→ **Instructions to follow**:
Filter the records below for the word "over". Keep each line that has it.

Collected data entries:
════
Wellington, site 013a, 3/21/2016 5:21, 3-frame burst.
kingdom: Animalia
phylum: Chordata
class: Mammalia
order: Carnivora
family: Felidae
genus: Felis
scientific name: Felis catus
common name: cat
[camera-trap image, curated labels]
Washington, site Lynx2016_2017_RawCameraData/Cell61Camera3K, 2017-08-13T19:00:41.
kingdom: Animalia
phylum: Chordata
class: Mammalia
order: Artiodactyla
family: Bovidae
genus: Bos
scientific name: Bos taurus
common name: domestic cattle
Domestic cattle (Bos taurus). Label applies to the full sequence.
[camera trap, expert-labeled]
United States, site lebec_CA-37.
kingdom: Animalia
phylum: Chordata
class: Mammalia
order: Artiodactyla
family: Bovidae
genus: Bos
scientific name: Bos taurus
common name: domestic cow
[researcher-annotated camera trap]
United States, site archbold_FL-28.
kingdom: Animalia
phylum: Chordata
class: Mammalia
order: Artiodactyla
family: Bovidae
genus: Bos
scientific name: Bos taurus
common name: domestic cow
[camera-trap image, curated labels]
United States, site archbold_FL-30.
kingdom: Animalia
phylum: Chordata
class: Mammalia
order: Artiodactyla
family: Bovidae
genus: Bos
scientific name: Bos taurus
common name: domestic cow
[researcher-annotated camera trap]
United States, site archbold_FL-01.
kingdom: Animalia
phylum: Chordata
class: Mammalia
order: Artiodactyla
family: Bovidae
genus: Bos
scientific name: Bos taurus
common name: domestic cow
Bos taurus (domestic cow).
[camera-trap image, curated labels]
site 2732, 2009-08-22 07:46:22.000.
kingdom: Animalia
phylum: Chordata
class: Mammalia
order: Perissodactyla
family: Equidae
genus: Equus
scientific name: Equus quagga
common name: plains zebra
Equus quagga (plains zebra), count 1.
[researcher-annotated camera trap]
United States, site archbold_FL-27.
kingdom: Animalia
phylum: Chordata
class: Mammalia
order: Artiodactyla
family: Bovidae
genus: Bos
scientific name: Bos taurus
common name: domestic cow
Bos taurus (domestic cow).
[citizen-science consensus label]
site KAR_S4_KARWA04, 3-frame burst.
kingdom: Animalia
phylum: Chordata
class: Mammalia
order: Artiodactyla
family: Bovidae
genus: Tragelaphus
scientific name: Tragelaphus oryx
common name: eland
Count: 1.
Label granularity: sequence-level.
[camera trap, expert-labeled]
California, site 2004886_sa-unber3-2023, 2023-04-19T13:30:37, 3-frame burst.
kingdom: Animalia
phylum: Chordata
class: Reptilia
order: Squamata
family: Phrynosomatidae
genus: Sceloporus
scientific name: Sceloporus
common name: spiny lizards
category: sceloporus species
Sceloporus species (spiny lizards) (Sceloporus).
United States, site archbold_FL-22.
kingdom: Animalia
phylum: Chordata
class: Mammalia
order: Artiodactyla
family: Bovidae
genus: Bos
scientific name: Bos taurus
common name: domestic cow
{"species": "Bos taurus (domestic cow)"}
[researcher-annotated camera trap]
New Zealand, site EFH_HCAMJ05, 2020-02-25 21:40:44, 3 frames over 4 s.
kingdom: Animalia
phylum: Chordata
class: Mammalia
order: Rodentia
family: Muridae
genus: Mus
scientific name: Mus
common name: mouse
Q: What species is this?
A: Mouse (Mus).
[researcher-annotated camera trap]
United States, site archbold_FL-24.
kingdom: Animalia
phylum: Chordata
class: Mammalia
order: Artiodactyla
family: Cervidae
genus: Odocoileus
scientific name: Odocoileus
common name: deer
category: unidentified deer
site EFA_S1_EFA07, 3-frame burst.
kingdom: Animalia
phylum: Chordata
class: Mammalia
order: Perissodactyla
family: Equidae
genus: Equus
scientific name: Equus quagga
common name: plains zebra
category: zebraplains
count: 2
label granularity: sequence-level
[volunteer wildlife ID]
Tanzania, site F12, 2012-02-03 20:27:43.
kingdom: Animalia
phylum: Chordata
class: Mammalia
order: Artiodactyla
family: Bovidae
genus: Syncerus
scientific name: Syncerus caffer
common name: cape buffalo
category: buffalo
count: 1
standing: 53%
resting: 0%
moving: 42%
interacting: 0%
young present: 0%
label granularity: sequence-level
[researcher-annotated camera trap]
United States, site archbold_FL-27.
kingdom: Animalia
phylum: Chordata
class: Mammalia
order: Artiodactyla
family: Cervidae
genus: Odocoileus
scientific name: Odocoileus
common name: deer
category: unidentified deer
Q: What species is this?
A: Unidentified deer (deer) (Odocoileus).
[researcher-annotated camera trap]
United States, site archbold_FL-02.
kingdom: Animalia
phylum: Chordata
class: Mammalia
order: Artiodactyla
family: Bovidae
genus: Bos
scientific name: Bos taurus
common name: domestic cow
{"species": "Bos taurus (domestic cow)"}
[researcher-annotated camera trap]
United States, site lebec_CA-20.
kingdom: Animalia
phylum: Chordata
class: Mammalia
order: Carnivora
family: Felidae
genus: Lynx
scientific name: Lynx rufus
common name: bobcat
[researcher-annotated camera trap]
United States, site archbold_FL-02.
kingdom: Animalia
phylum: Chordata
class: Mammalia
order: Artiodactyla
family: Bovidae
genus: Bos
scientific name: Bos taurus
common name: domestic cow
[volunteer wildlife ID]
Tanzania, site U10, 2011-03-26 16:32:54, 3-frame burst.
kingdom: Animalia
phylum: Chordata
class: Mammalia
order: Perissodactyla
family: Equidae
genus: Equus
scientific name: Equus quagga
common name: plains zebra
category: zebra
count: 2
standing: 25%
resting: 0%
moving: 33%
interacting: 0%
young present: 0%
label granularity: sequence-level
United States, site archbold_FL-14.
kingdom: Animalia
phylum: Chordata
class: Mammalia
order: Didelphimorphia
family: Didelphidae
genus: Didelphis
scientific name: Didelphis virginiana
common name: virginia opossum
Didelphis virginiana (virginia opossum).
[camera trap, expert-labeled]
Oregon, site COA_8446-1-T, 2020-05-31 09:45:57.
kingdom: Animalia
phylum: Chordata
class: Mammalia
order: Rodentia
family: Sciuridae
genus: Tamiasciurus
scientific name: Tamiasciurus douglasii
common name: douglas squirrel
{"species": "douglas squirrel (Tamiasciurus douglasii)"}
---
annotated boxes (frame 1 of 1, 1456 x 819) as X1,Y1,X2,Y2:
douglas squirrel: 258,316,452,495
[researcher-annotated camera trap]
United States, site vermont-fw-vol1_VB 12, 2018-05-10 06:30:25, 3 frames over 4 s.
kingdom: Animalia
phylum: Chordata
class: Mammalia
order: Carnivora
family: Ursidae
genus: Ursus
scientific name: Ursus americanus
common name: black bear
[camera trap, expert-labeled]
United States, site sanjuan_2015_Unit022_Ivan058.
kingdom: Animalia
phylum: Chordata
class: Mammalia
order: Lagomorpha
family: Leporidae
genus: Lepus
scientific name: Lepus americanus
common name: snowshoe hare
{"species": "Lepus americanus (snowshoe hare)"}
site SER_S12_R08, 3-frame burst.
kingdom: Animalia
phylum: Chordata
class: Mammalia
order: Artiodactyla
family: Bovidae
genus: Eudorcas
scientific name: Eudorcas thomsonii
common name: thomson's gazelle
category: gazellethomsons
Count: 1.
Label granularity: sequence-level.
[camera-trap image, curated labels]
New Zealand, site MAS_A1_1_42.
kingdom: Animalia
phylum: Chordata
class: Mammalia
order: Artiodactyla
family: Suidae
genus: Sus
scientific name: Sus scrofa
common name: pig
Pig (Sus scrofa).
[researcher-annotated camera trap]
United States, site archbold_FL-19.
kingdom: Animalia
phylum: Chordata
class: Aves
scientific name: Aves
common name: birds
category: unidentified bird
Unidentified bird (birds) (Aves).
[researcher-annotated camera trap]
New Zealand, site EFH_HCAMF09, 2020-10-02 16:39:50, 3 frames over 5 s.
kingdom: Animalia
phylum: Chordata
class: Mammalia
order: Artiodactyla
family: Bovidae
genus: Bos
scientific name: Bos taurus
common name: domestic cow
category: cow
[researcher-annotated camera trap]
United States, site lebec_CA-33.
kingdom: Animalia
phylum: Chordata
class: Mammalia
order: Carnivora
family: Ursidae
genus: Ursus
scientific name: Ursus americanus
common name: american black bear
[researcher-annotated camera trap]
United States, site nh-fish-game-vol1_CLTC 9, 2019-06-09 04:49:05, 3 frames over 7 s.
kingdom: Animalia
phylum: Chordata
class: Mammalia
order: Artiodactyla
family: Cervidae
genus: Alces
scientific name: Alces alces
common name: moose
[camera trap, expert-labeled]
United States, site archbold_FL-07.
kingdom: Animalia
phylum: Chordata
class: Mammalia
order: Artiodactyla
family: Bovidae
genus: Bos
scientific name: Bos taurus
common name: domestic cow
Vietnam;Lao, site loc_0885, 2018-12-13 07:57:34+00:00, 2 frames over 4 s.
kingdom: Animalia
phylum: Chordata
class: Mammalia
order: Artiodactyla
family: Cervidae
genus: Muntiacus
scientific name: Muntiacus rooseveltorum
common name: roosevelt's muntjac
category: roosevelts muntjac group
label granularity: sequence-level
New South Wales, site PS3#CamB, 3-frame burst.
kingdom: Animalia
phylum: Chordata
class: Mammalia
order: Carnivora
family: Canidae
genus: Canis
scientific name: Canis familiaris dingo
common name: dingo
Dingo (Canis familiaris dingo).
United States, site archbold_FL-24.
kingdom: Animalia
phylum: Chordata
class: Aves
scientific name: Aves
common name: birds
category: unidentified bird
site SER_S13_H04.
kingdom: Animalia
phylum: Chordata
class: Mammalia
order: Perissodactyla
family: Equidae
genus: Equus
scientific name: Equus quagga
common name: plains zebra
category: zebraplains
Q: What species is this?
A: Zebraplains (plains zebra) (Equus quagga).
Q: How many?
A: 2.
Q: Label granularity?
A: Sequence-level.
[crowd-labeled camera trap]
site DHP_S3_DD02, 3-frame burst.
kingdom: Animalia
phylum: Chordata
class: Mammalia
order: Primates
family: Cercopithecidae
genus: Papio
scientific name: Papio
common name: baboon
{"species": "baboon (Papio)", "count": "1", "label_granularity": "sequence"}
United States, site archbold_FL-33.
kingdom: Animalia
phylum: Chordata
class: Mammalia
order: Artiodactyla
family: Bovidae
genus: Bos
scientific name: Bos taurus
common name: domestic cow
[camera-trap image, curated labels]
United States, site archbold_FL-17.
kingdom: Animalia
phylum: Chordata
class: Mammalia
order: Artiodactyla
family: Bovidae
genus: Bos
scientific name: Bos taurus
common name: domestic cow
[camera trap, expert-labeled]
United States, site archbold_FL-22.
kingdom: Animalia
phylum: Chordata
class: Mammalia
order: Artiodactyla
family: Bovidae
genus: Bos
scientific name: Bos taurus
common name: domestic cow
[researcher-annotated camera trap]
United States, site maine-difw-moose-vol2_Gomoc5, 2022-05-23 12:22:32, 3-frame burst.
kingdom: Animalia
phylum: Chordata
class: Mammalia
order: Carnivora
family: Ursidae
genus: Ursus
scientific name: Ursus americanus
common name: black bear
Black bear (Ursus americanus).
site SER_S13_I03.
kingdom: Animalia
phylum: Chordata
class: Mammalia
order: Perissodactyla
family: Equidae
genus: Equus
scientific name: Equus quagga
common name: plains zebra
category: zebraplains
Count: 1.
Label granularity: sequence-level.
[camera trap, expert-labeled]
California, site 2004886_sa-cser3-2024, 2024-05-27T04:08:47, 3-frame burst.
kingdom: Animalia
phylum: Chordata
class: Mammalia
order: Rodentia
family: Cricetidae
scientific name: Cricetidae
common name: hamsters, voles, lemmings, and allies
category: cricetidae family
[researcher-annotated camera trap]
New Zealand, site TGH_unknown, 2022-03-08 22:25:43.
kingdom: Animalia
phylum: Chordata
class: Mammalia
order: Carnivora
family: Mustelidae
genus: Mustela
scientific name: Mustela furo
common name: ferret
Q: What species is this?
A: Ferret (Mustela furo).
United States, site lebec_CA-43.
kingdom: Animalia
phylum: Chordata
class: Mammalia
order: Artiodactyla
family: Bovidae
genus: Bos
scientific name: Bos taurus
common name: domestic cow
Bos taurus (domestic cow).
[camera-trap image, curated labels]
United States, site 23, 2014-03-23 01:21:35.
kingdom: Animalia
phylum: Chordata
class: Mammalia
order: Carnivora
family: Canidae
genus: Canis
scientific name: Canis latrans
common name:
════
→ **Expected answer**:
New Zealand, site EFH_HCAMJ05, 2020-02-25 21:40:44, 3 frames over 4 s.
United States, site vermont-fw-vol1_VB 12, 2018-05-10 06:30:25, 3 frames over 4 s.
New Zealand, site EFH_HCAMF09, 2020-10-02 16:39:50, 3 frames over 5 s.
United States, site nh-fish-game-vol1_CLTC 9, 2019-06-09 04:49:05, 3 frames over 7 s.
Vietnam;Lao, site loc_0885, 2018-12-13 07:57:34+00:00, 2 frames over 4 s.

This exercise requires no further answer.